Arbor Networks,a leading provider of DDoS and advanced threat protection solutions for enterprise and service provider networks, has released its Q1 2015 global DDoS attack data that shows a continuation of extremely high volume attacks, including the largest attack ever recorded by Arbor’s ATLAS threat intelligence infrastructure, a 334Gbps attack targeting a network operator Asia. In Q1 2015, there were 25 attacks larger than 100Gbps globally.
In the past year, Arbor has documented a dramatic increase in DDoS activity. The majority of recent very large attacks leverage a reflection amplification technique using the Network Time Protocol (NTP), Simple Service Discovery Protocol (SSDP) and DNS servers, with large numbers of significant attacks being detected all around the world.
Reflection amplification is a technique that allows an attacker to both magnify the amount of traffic they can generate, and obfuscate the original sources of that attack traffic. This technique relies on two unfortunate realities: firstly, many service providers still do not implement filters at the edge of their network to block traffic with a ‘forged’ (spoofed) source IP address; secondly, there are plenty of poorly configured and poorly protected devices on the Internet providing UDP services that offer an amplification factor between a query sent to them and the response which is generated.
Arbor’s data is gathered through ATLAS, a collaborative partnership with more than 330 service provider customers who share anonymous traffic data with Arbor in order to deliver a comprehensive, aggregated view of global traffic and threats.

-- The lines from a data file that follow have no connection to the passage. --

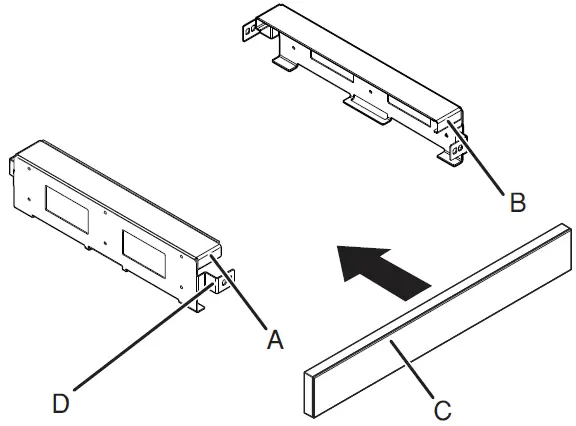 B

A

D

C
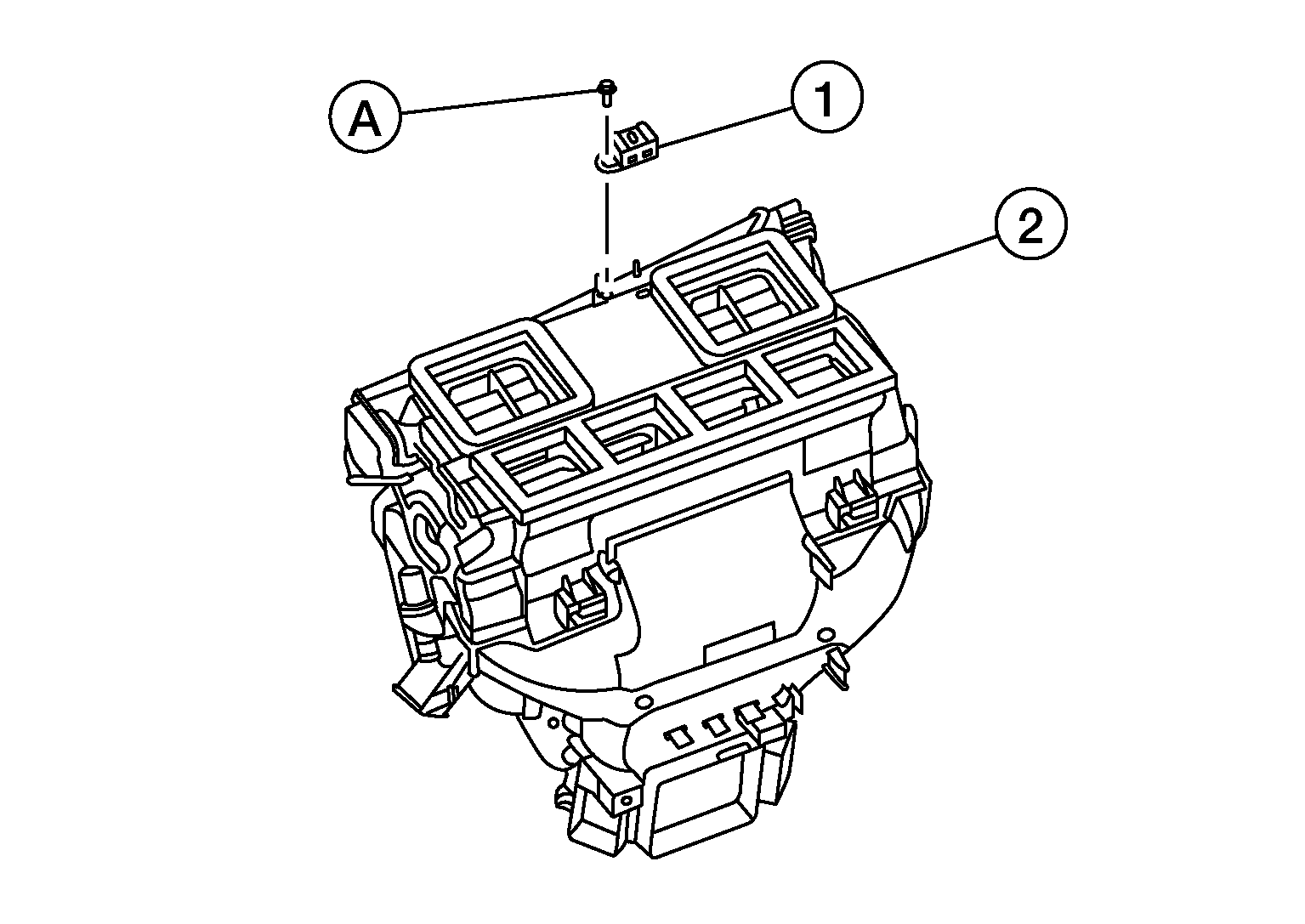 A
1
2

ATLAS collects statistics that represent 120Tbps of Internet traffic and provides the data for the Digital Attack Map, a visualization of global attack traffic created in collaboration with Google Ideas.
Other global Q1 2015 DDoS attack stats of note:
- An example of how attackers are constantly changing their techniques, SSDP reflection attacks are up dramatically year-over-year: 126,000 monitored in Q1 2015 versus 3 reported in Q1 2014
- Attacks are shorter but pack a punch: Majority of attacks are short-lived, approximately 90% last less than 1 hour
“Attacks that are significantly above the 200Gbps level can be extremely dangerous for network operators and can cause collateral damage across service provider, cloud hosting and enterprise networks,” said Darren Anstee, Director, Solutions Architects, for Arbor Networks. “DDoS attacks continue to evolve. Not only have volumetric attacks grown significantly in size and frequency over the past 18 months, application-layer attackers are also still pervasive. In order to deal with the full scope of the modern DDoS threat we strongly recommend a multi-layered defense, one that integrates on-premise protection against application-layer attacks with cloud-based protection against higher magnitude Volumetric attacks. Only then is an organization fully protected from DDoS attacks today.